EXERCISE MATERIAL.
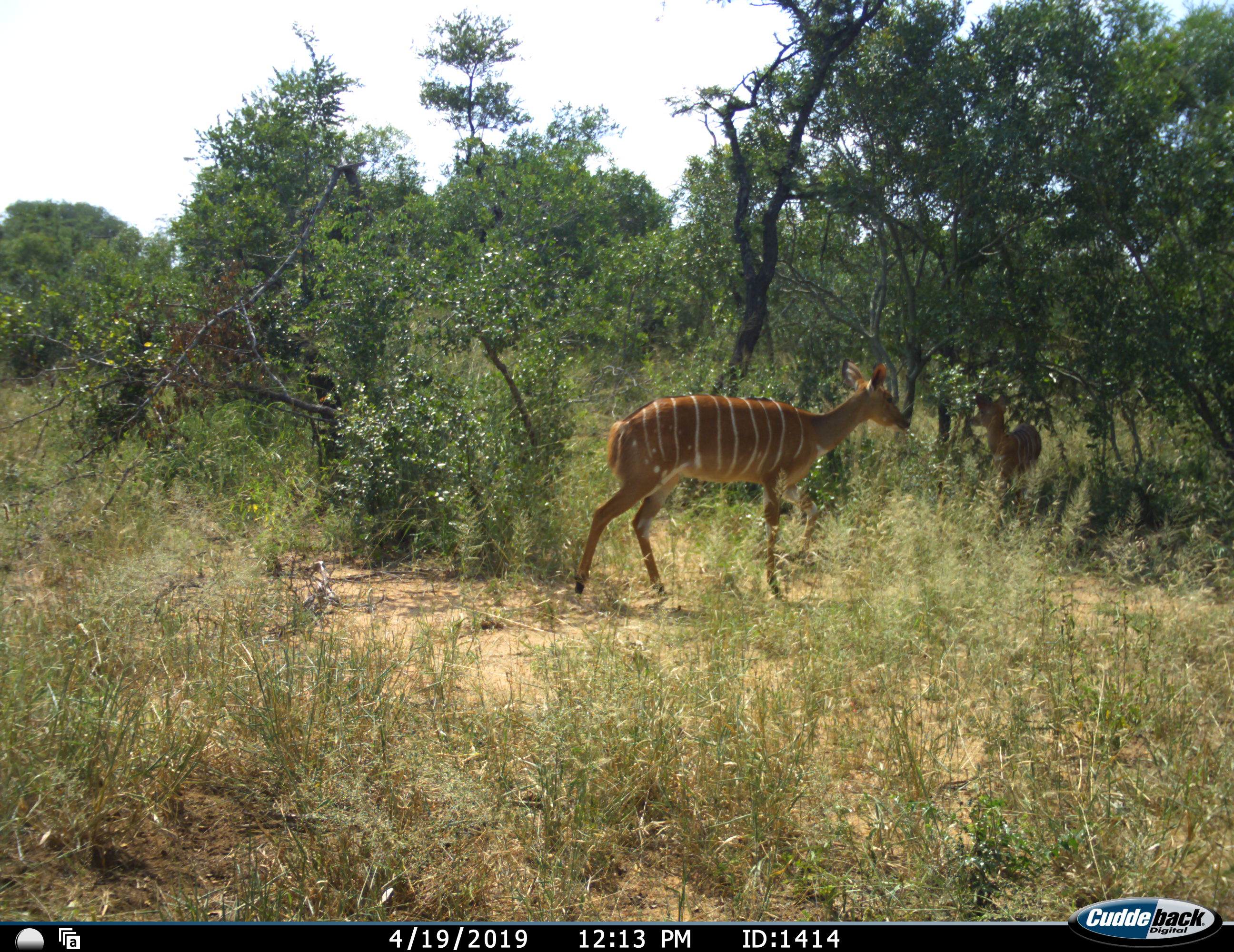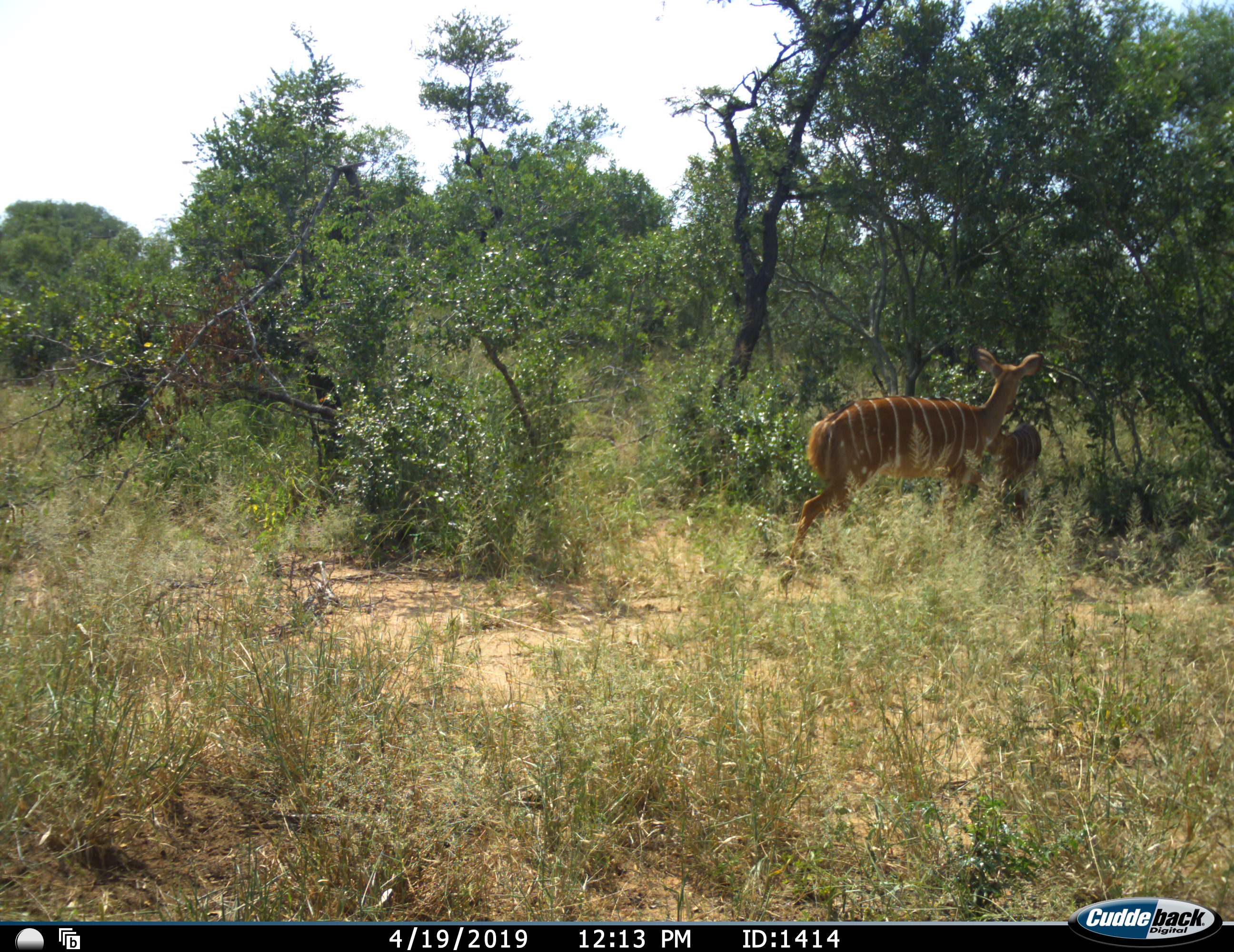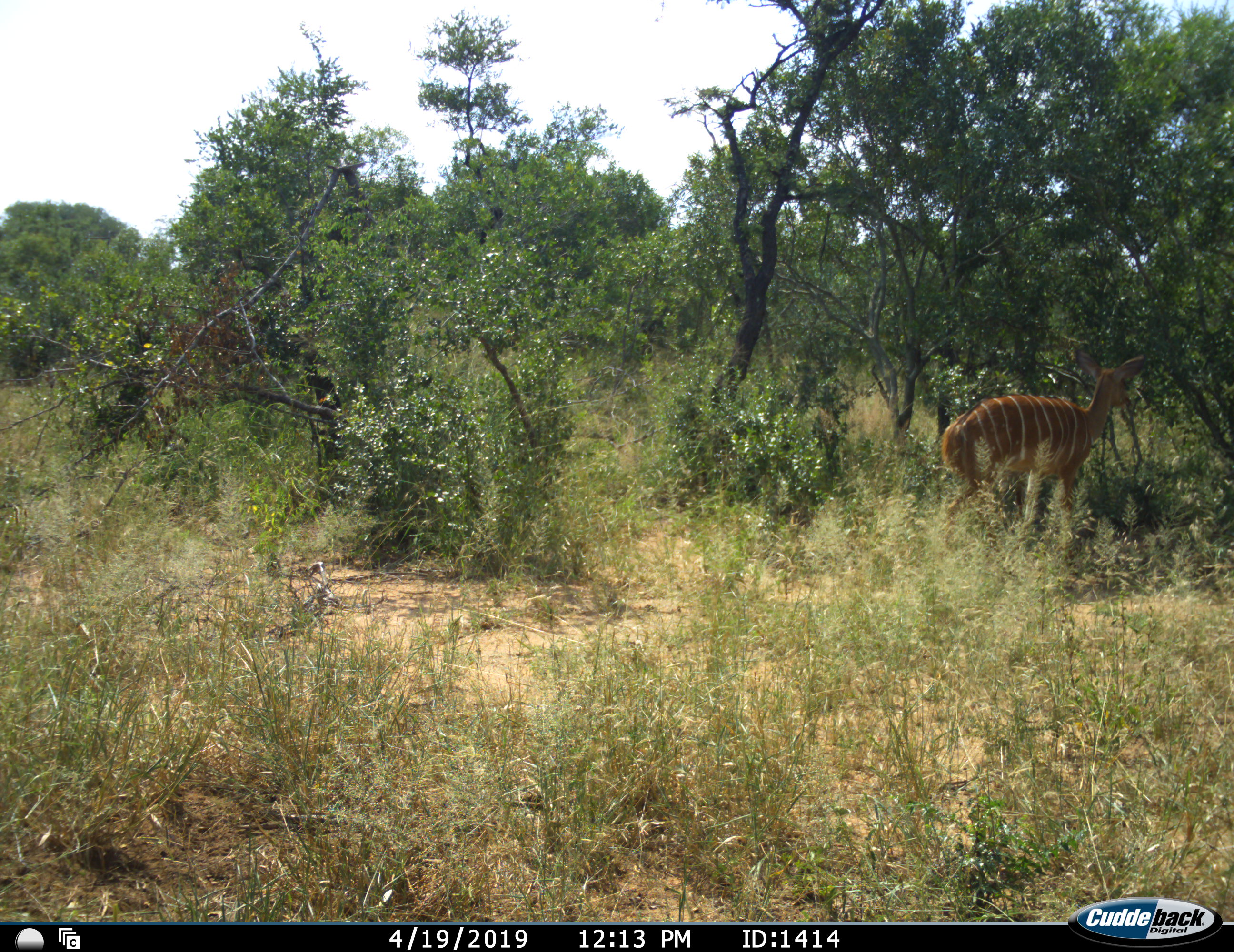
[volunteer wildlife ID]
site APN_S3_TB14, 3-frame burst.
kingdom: Animalia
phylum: Chordata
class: Mammalia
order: Artiodactyla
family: Bovidae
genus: Tragelaphus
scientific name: Tragelaphus angasii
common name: nyala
Nyala (Tragelaphus angasii), count 2. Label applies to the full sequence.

WORK INSTRUCTION. Beginning at the line that holds "scientific name: Tragelaphus angasii", reproduce each line of the records above down to and including the last one.

ANSWER TO THIS TASK.
scientific name: Tragelaphus angasii
common name: nyala
Nyala (Tragelaphus angasii), count 2. Label applies to the full sequence.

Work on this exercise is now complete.